Indicate that the data should be averaged across all features at each position, suitable for graphing. A separate text file will be written with the suffix '_summed' with the averaged data. The default is false.

--smooth

Indicate that windows without values should (not) be interpolated from neighboring values. The default is false.

--force_strand

For features that are not inherently stranded (strand value of 0) or that you want to impose a different strand, set this option when collecting stranded data. This will reassign the specified strand for each feature regardless of its original orientation. This requires the presence of a "strand" column in the input data file. This option only works with input file lists of database features, not defined genomic regions (e.g.

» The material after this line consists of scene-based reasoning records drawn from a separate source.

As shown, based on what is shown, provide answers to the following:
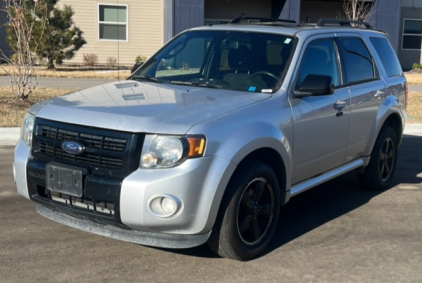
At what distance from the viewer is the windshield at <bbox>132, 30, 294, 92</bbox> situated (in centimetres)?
546

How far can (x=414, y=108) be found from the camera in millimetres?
14320

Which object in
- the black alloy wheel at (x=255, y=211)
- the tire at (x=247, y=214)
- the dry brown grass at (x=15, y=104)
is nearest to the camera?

BED files). Default is false.

--(no)log

Dataset values are (not) in log2 space and should be treated accordingly. Output values will be in the same space.

--gz

Specify whether (or not) the output file should be compressed with gzip.

--cpu <integer>

Specify the number of CPU cores to execute in parallel. This requires the installation of Parallel::ForkManager. With support enabled, the default is 2. Disable multi-threaded execution by setting to 1.

--version

Print the version number.

--help

This help text.

DESCRIPTION

This program will collect data across a gene or feature body into numerous percentile bins. It is used to determine if there is a spatial distribution preference for the dataset over gene bodies. The number of bins may be specified as a command argument (default 10). Additionally, extra bins may be extended on either side of the gene (default 0 on either side). The bin size is determined as a percentage of gene length.

The program writes out a tim data formatted text file. It will also optionally generate a "summed" or average profile for all of the features.

AUTHOR

Timothy J. Parnell, PhD
Howard Hughes Medical Institute
Dept of Oncological Sciences
Huntsman Cancer Institute
University of Utah
Salt Lake City, UT, 84112

This package is free software; you can redistribute it and/or modify it under the terms of the GPL (either version 1, or at your option, any later version) or the Artistic License 2.0.